Alignment of the P8 segments of selected individuals (Figure 5) revealed the presence of several classes of receptor for each loop. In the GUGA pool, up to five receptor families—defined on the basis of the sequence at positions four and five of P8—may be distinguished (Figure 5A). Much as expected, the most abundant family is the one with a CU:AG sequence: CU:AG helices were shown previously to be specific receptors for GUGA loops (Michel and Westhof, 1990; Jaeger et al., 1994). Importantly, this sequence is most often located at the same place as in the td intron, which confirms that splitting the td molecule into two transcripts does not alter the relative positioning of the P2 and P8 helices. In fact, most sequences may be aligned in such a way that they share either base pair 4 or 5 with the td sequence.
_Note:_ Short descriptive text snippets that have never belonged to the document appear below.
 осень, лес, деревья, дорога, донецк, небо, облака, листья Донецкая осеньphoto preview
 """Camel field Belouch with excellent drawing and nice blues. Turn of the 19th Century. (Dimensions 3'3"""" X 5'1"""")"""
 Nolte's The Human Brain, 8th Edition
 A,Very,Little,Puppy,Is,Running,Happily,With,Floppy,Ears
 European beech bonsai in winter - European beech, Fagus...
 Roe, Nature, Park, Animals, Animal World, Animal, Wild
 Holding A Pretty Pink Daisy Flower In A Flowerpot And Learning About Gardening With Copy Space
However, class IV molecules, which have a G[N0–4]GCU:GGCC consensus sequence, appear unrelated to either the td molecule or other clones. Finally, the observation that 11 of the 16 clones in subclasses IA to IC have a C:G pair on the distal side of their CU:AG receptor motif suggests that this position could also be involved in some kind of contact with the GUGA loop.
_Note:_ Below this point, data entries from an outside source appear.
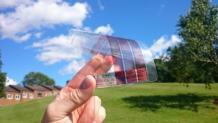 受飞蛾启发 石墨烯太阳能面板获突破进展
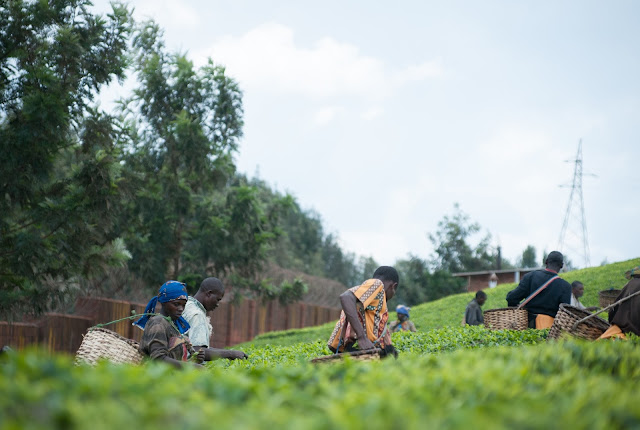 Sorwathe Tea Factory, Rwanda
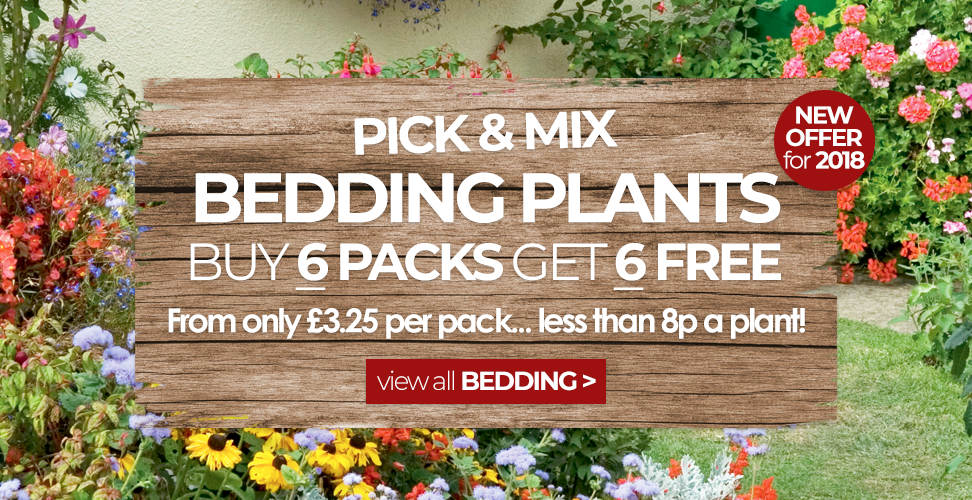 suttons pick and mix bedding plants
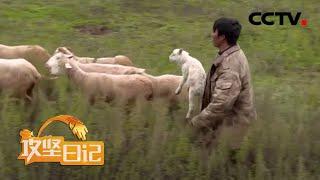 《攻坚日记》 20200429 洛古有伍的心结|CCTV农业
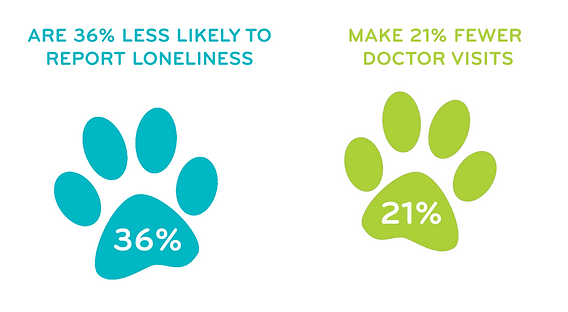 Depession statistics on senior citizens who own a pet
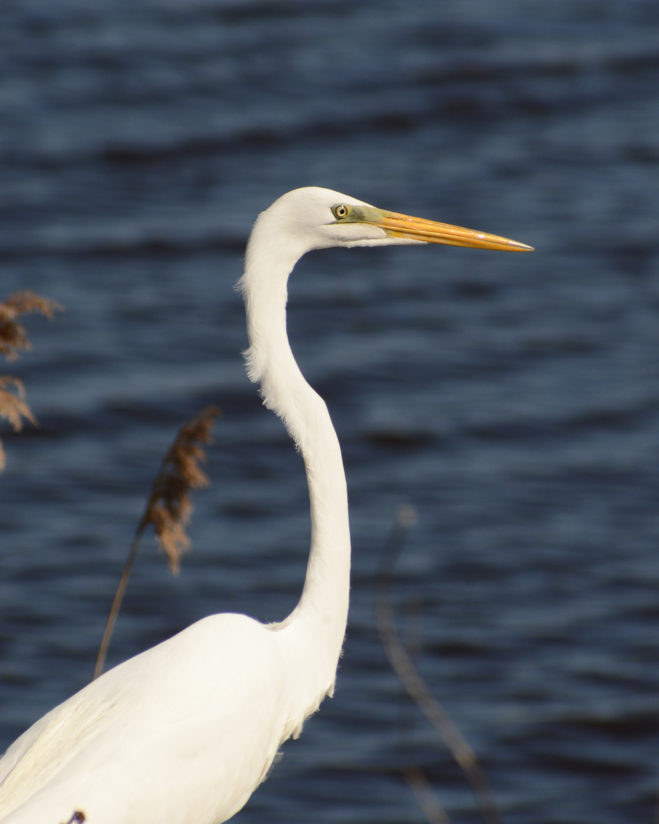 Great White Egret at Bombay Hook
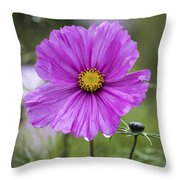 Cosmos Flower Throw Pillow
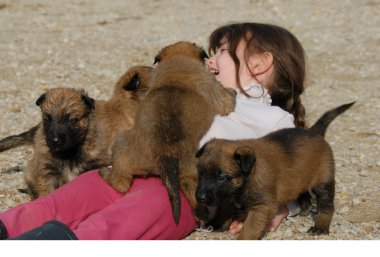 Girl and little puppies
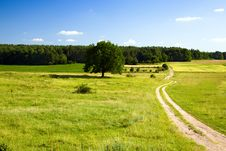 Free Road Leaving In The Field Royalty Free Stock Images - 20551569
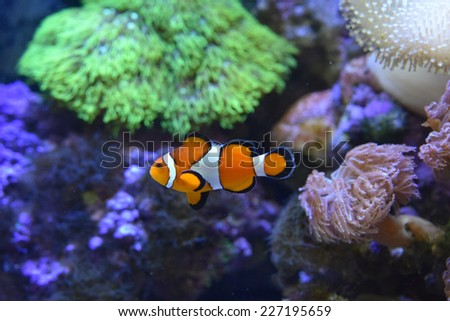 Common Clownfish, Amphiprion ocellaris - stock photo
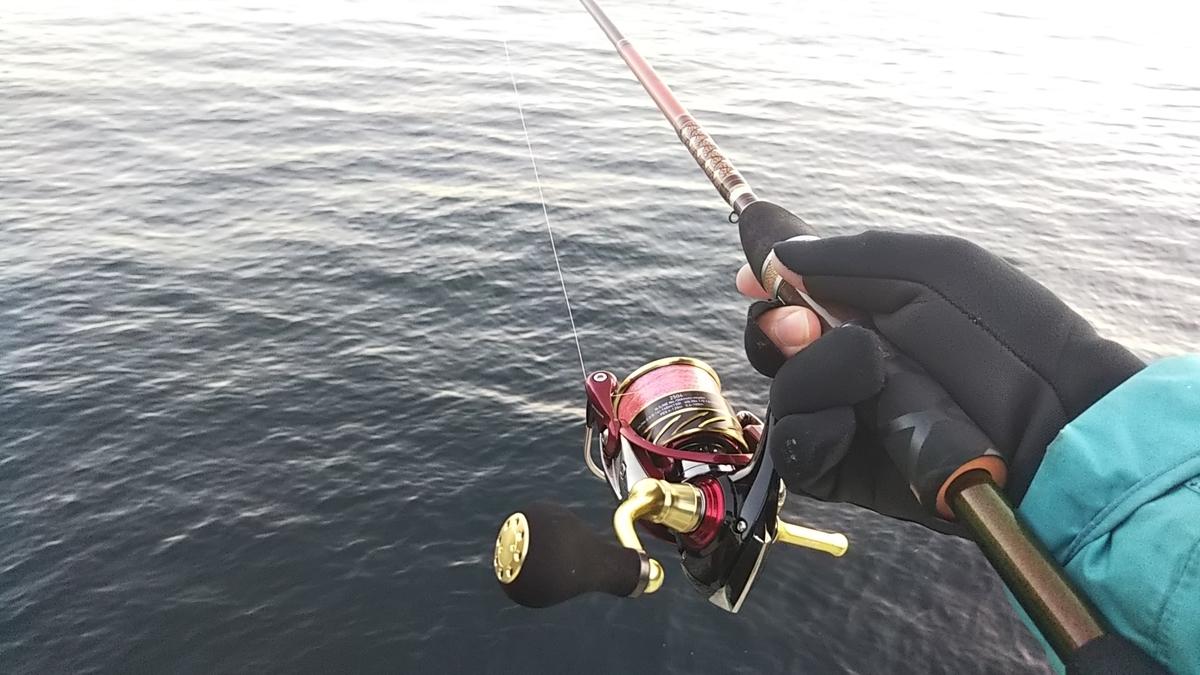 f:id:berao-setouchi-fishing:20210101115118j:plain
Two families of receptors were recovered from the GAAA pool (Figure 5B). Aside from the five class II molecules, in which a CCC:GGG consensus sequence from positions 3 to 5 is followed by an asymmetric internal loop, the majority of the clones harbour either a canonical version or variants of an 11 nt motif (CCUAAG
UAUGG), which we have shown previously to bind GAAA loops with remarkable affinity (Costa and Michel, 1995). Among minor variations that were selected, the most frequent ones are a C instead of an A at position 5 (see Figure 6 for numbering of the 11 nt receptor), and an A:C combination instead of G:U at the tip of the receptor. However, more divergent variants of the same 11 nt motif were also recovered. In subgroup IB, the UAA sequence of the 5′ branch is replaced by UGY and in three of the four clones, various mismatches substitute for the G:U pair. In subgroup IC, the same UAA sequence becomes UGNA and is most often followed by a C:G pair.
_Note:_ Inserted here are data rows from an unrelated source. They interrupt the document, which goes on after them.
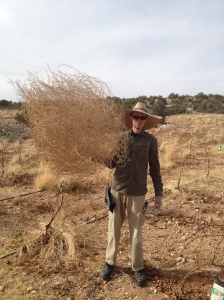 Hubby with a tumbleweed on the farm :)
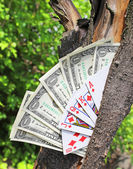Money tree and playing cards — Stock Photo
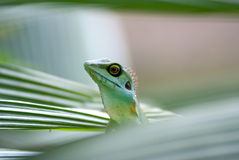 Living Lizard Royalty Free Stock Photography
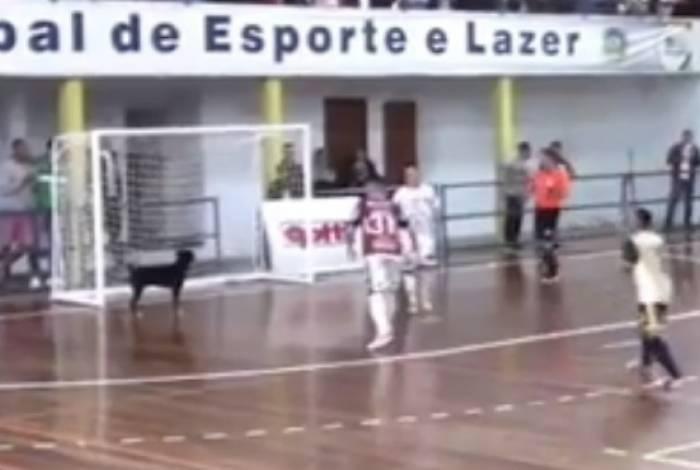 Cachorro invade quadra durante jogo de futsal no Paraná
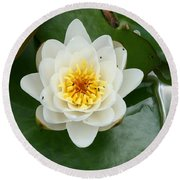 White Waterlily  Round Beach Towel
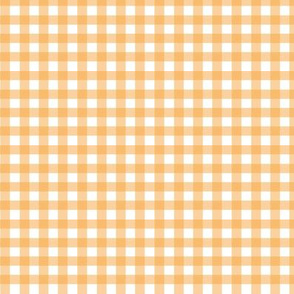 Clementine Gingham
Kinetic characterization of some selected motifs
In both final pools, the major class of sequences corresponds to a motif that was already known to be a specific receptor for the loop to which this pool was confronted. Therefore, it is clear that our selection system reproduces at least some of the evolutionary forces that shape receptors in nature. One possible difference, however, between natural conditions and ours is the absence in our case of counterselection for cross‐recognition of a receptor by other members of the GNRA family. In order to estimate not only the efficiency of recognition, but also its specificity, we have resorted to kinetic characterization of loop–receptor pairs: selected molecules were assayed for their ability to bind not only their cognate loop but also those among the other members of the GNRA family that differed from it by one nucleotide.
Rather than using addition reactions, the analysis of which is complicated by hydrolysis at the junction of the core and substrate, we went back to a reaction that mimics the first step of self‐splicing. In the presence of excess guanosine, 3′‐truncated intron core molecules act as true catalysts and promote specific cleavage of P1–P2 substrates at the 5′ splice site (Costa and Michel, 1995). Figure 7 shows time courses of cleavage in the presence of excess enzyme for five different L2 substrates incubated with the same ribozyme; all L2×P8 combinations that were tested yielded similar data, compatible with first‐order kinetics. Single‐turnover reactions were performed at ribozyme concentrations much lower than Km (see Materials and methods) so as to estimate directly the value of kcat/Km (Table I) from rates of reaction. Importantly, all ribozyme–substrate combinations were checked by polyacrylamide gel electrophoresis (data not shown) to cleave at the correct 5′ splice site.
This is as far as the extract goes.